━━ Quoted text

Jeff Rodgers

Buffalo Bills
- Title: Special teams coordinator

Personal information
- Born: January 12, 1978 (age 48) St. Paul, Minnesota, U.S.

Career information
- Position: Linebacker
- High school: Westlake (Austin, Texas)
- College: University of North Texas

Career history
- University of Arizona (2001–2002) Graduate assistant; San Francisco 49ers (2003–2007); Special teams quality control coach (2003–2004); ; Assistant special teams coach (2005–2007); ; ; Kansas State (2008) Special teams coordinator; Carolina Panthers (2009–2010); Special teams assistant (2009); ; Special teams coordinator (2010); ; ; Denver Broncos (2011–2014) Special teams coordinator; Chicago Bears (2015–2017) Special teams coordinator; Arizona Cardinals (2018–2025); Special teams coordinator (2018); ; Assistant head coach & special teams coordinator (2019–2025); ; ; Buffalo Bills (2026–present) Special teams coordinator;

Head coaching record
- Regular season: 1–0 (1.000)

= Jeff Rodgers =

American football coach (born 1978)

Jeff Rodgers (born January 12, 1978) is an American professional football coach who is the special teams coordinator for the Buffalo Bills of the National Football League (NFL). He previously served as assistant coach for the Arizona Cardinals, Chicago Bears, Denver Broncos, Carolina Panthers, and San Francisco 49ers.

==Early life==
Born in St. Paul, Minnesota, Rodgers moved to Austin, Texas, with his family when his father accepted a coaching position at the University of Texas. He attended Westlake High School in Austin, the same high school attended by NFL quarterbacks Drew Brees and Nick Foles, and was schoolmates with the former. Jeff's brother, Jay, is currently the defensive line coach with the Atlanta Falcons. Rodgers played linebacker at North Texas from 1996 to 1999. It was there that he earned a degree in business, specializing in entrepreneurship and strategic management.

==Coaching career==

===University of Arizona===
Rodgers started his coaching career as a graduate assistant at University of Arizona.

===San Francisco 49ers===
Rodgers was a special teams quality control coach from 2003–2004, before becoming assistant special teams coach in 2005, a position he held through the 2007 season.

===Kansas State===
In 2008, Rodgers was named the special teams coordinator at Kansas State.

===Carolina Panthers===
In 2009, Rodgers was hired by the Carolina Panthers as a special teams assistant. He was promoted to special teams coordinator in 2010.

===Denver Broncos===
Rodgers was hired by the Denver Broncos as the special teams coordinator in 2011. During his tenure with Denver, the Broncos ranked 10th in the NFL in gross punting average (45.6 yards per punt), and 11th in net punting average (39.6 yards per punt). Denver's also had six total kick return TDs (four punt/two kickoff) which was tied for the second most in the NFL during Rodgers time with the Broncos.

━━━━
━━ Material provided

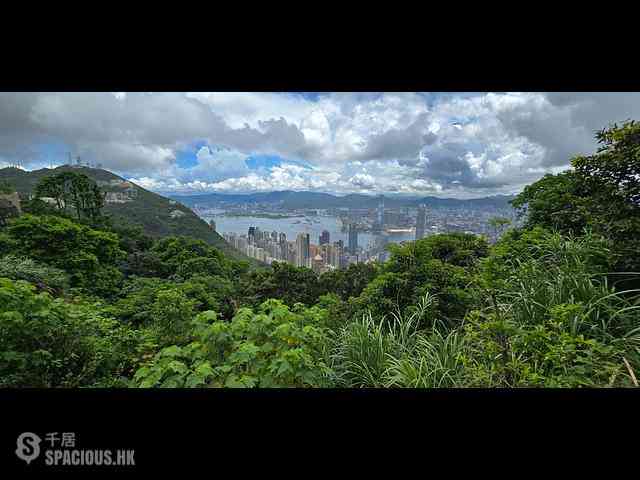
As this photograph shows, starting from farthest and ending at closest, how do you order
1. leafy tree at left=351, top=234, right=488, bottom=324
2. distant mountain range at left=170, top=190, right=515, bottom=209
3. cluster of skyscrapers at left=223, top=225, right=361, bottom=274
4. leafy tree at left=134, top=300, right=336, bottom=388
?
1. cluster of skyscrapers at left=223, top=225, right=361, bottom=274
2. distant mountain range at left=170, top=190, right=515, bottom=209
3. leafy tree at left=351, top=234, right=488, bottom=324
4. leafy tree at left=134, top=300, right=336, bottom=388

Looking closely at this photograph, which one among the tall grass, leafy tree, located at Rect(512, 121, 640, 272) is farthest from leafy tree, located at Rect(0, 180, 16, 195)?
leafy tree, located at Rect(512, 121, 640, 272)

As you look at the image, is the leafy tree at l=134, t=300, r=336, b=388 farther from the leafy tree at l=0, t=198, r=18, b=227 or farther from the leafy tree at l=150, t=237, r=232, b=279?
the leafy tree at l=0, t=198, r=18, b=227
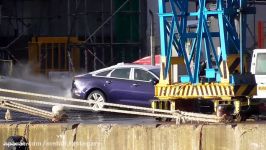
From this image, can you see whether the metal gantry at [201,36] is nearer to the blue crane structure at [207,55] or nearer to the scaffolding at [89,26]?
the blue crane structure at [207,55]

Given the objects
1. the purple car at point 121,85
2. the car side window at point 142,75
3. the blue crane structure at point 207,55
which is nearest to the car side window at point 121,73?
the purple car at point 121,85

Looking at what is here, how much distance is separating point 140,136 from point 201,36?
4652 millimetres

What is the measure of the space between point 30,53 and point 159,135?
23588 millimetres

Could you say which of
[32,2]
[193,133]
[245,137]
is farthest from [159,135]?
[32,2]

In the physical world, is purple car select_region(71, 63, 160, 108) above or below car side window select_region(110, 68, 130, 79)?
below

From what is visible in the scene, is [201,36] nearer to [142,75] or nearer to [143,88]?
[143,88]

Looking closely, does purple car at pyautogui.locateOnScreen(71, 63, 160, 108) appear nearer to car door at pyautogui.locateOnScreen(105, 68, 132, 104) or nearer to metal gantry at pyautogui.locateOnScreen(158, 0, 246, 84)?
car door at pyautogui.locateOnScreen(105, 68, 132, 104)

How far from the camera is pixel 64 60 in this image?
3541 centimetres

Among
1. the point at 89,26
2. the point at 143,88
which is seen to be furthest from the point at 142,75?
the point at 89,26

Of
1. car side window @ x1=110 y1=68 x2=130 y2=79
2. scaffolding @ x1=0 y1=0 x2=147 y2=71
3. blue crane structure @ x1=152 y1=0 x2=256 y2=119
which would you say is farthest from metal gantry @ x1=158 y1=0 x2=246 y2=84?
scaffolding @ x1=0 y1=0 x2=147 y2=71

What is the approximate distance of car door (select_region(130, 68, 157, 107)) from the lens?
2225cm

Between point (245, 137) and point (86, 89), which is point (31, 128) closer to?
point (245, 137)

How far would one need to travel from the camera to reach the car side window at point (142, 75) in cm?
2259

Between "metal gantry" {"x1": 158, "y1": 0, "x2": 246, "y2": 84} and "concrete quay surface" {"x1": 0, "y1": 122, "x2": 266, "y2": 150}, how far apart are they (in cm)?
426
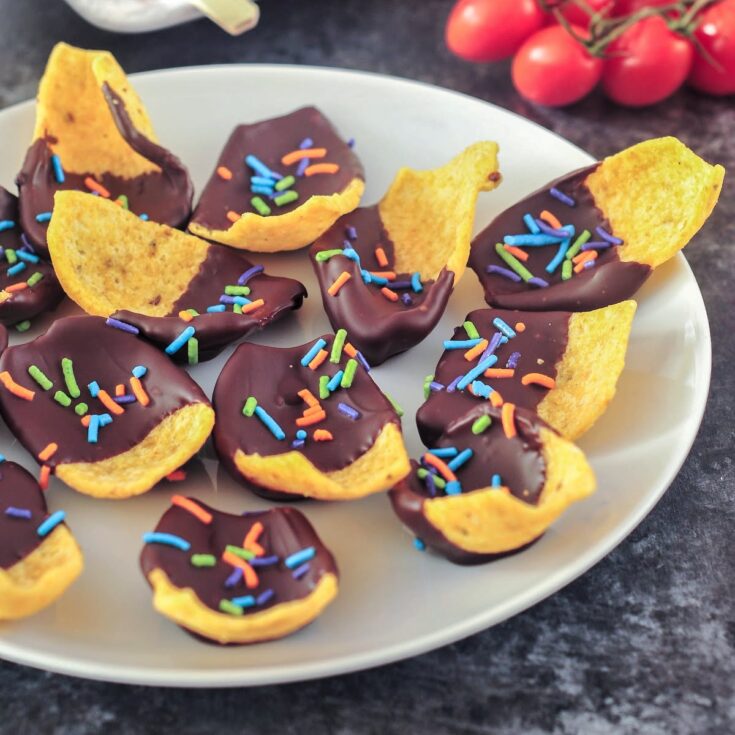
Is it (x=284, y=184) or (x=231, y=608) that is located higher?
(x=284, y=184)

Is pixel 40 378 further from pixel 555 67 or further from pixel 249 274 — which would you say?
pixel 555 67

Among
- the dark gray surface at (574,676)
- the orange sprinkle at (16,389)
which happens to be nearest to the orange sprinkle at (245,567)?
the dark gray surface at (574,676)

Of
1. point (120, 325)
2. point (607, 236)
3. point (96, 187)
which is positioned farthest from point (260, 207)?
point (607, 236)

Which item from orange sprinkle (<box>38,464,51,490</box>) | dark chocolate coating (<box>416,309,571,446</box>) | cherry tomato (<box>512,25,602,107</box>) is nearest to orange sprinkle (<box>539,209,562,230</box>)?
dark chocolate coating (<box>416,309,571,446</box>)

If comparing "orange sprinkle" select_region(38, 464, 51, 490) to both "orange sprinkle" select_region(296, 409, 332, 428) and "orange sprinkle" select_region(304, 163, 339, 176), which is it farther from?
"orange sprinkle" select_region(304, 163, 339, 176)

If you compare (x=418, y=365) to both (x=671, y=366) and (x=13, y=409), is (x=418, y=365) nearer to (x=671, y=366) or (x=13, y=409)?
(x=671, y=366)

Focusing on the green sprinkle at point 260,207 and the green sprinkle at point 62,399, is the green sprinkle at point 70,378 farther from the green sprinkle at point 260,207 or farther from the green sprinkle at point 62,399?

━━━━

** Given instruction 1 **
According to the Jeff Rodgers article, at which school did he play linebacker, and in which years?
** Given instruction 2 **
Reproduce the records verbatim, starting at their first line and ending at the line containing "3. cluster of", with both ends included. Omit the pictures.

** Final answer 1 **
He played linebacker at North Texas from 1996 to 1999.

** Final answer 2 **
As this photograph shows, starting from farthest and ending at closest, how do you order
1. leafy tree at left=351, top=234, right=488, bottom=324
2. distant mountain range at left=170, top=190, right=515, bottom=209
3. cluster of skyscrapers at left=223, top=225, right=361, bottom=274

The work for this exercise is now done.